Is Smile format Splittable? Yes

(that is, “Hadoop Splittable”)

What is “Smile format”?

First things first: since some of you may not be familiar with the data format called Smile, here’s a brief introduction:

  1. Specification can be found in smile-format-specification Github repo
  2. Smile encoding is supported my many libraries and frameworks (see above-mentioned Github repo for links): Java support is via Jackson jackson-dataformat-smile module
  3. It is similar in many ways to other “binary JSON” formats like newer CBOR or (slightly) older MessagePack — but has some benefits over both, especially for longer data streams

General strong points of Smile format

While Smile is quite similar to other binary formats — and in particular “binary JSON formats” like CBOR — it has some specific benefits over them.
As a background you may want to read “Smile format design goals” document.

  1. Smaller content size for longer streams via String back-references (has ability to refer to previously written [short] String values). Optionally enabled to allow simpler encoder implementations as well
  2. Incremental generation: minimal buffering needed when outputting Text/String values
  3. Ability to simply append content: Smile content may output as a sequence of values, without external framing (or one can view Smile format itself having “mini-framing” built in). This also allows that “merging” two data files is as simple as writing one after the other with no other processing.

What does “append content” mean here

Most data formats specify the output as a single discrete document: this is the case with XML for example — an XML document MUST have one and only one root element. It is not legal to write a stream with 2 consecutive XML documents, directly, as the result is not well-formed XML content.
Insteadm one is required to use some form of framing: either in-format (use a placeholder root element) or external framing format (either with length-prefixes or some sort of separators). This generally adds complexity and potentially processing overhead, depending on implementation.

But wait! It gets better: Smile data streams are splittable!

Being able to efficiently read and write data streams is good, but for Big Data processing there is one orthogonal aspect that can be very valuable as well: Splittability (as it is called in Hadoop context) of data streams.

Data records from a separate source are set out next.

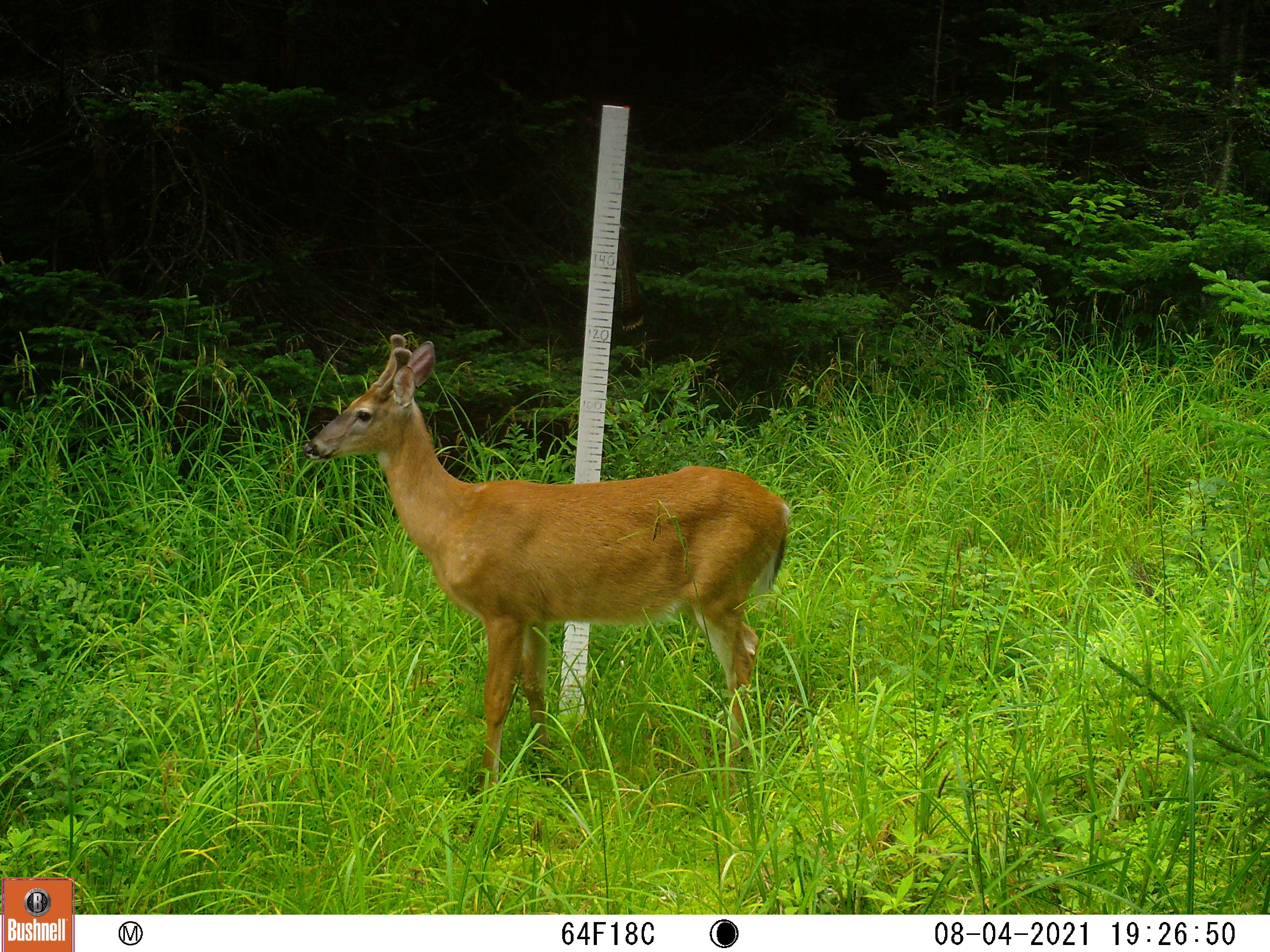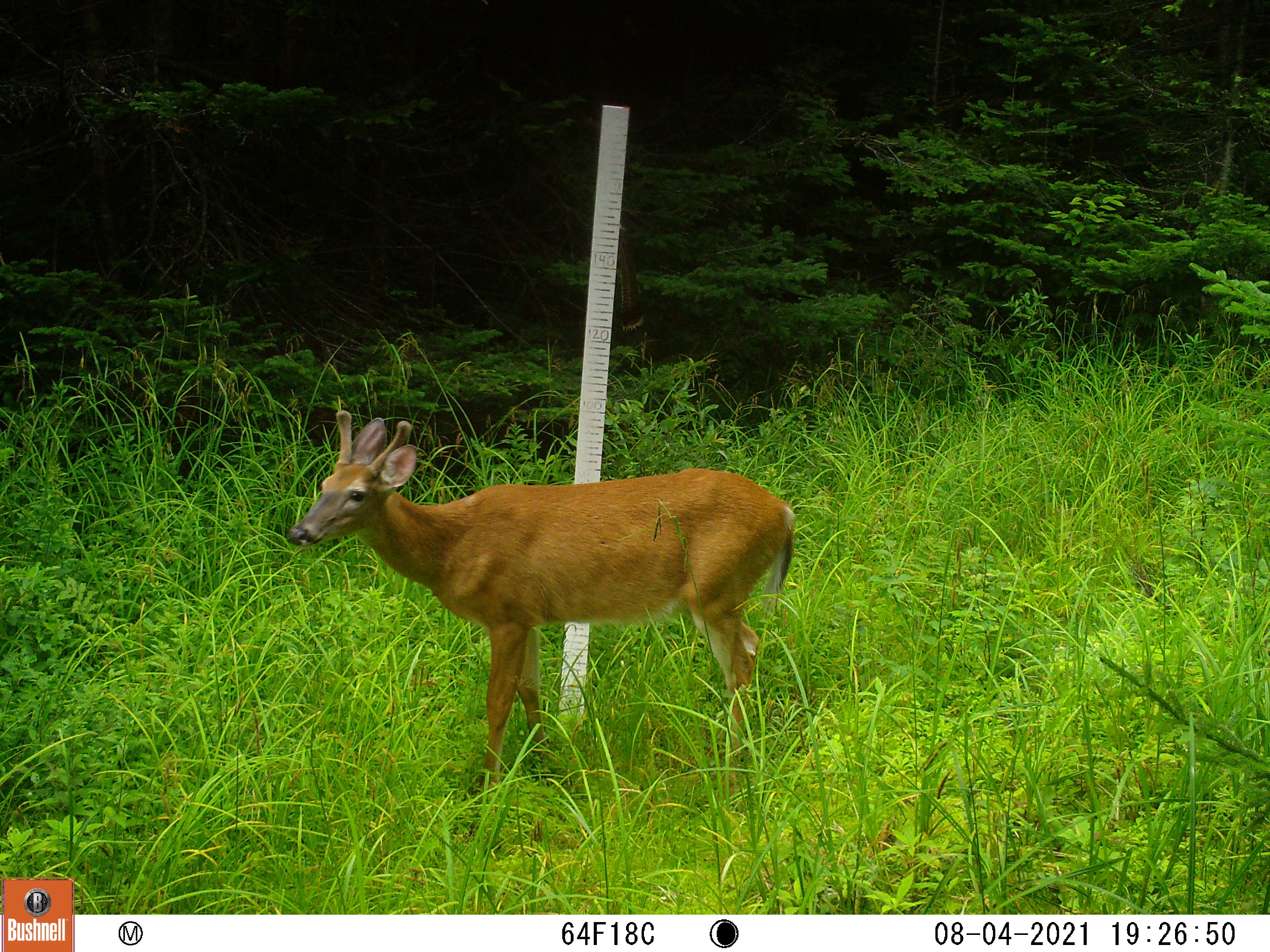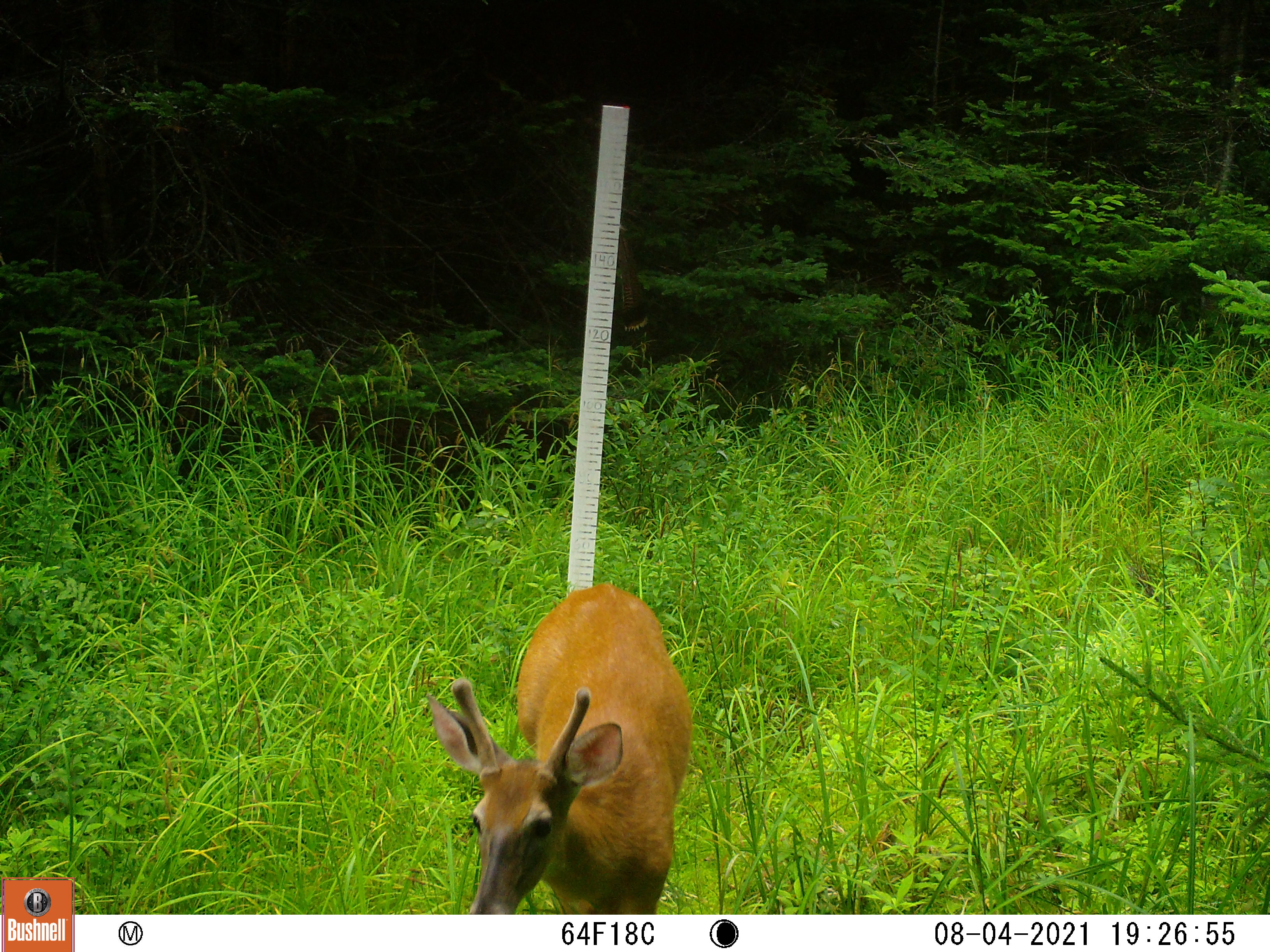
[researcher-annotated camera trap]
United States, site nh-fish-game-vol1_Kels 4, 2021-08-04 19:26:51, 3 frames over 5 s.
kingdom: Animalia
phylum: Chordata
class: Mammalia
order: Artiodactyla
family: Cervidae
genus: Odocoileus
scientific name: Odocoileus virginianus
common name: white-tailed deer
White-tailed deer (Odocoileus virginianus).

Smile settings to ensure splittability

Most binary formats are not Splittable for the simple reason that they use the full range of byte values for encoding and there are no limitations on byte combinations beyond individual bytes: splittability typically requires use of marker values that cannot be present in encoded data.

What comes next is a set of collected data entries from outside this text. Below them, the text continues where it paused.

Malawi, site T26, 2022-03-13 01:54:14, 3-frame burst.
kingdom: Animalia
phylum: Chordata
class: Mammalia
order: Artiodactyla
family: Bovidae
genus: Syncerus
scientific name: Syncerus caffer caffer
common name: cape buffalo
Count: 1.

Writing Smile 0xFF frame marker with Jackson

There are two ways to get 0xFF frame marker written into Smile-encoded output:

  1. Output explicitly using SmileGenerator.writeRaw(byte) method
OutputStream out = ...;// Need to configure underlying stream factory:
SmileFactory f = SmileFactory.builder()
.enable(SmileGenerator.Feature.WRITE_END_MARKER)
.enable(SmileGenerator.Feature.ENCODE_BINARY_AS_7BIT)
.disable(StreamWriteFeature.AUTO_CLOSE_TARGET)
.build();
// and then construct mapper with it:
SmileMapper mapper = SmileMapper.builder(f).build();
for (InputValue value : valuesToWrite) {
mapper.writeValue(out, value);
// will create and close generator and write END_MARKER after every value
// There are other ways too by controlling creation of SmileGenerator and batching multiple values
}
OutputStream out = ...;
SmileFactory f = SmileFactory.builder()
.enable(SmileGenerator.Feature.ENCODE_BINARY_AS_7BIT)
// alas! Must avoid back references if we by-pass doc boundary
.disable(SmileGenerator.Feature.CHECK_SHARED_NAMES)
.disable(SmileGenerator.Feature.CHECK_SHARED_STRING_VALUES)
.build();
SmileMapper mapper = SmileMapper.builder(f).build();
try (SmileGenerator g = mapper.createGenerator(out)) {
for (InputValue value : valuesToWrite) {
mapper.writeValue(g, value);
// write after every value, or every Nth; whatever
g.writeByte(SmileConstants.BYTE_MARKER_END_OF_CONTENT); // 0xFF
}

Using this with Hadoop etc

Beyond somewhat low level handling of Smile document end marker, to allow splitting of Smile encoded content, how would one go about actually using this with, say, Hadoop?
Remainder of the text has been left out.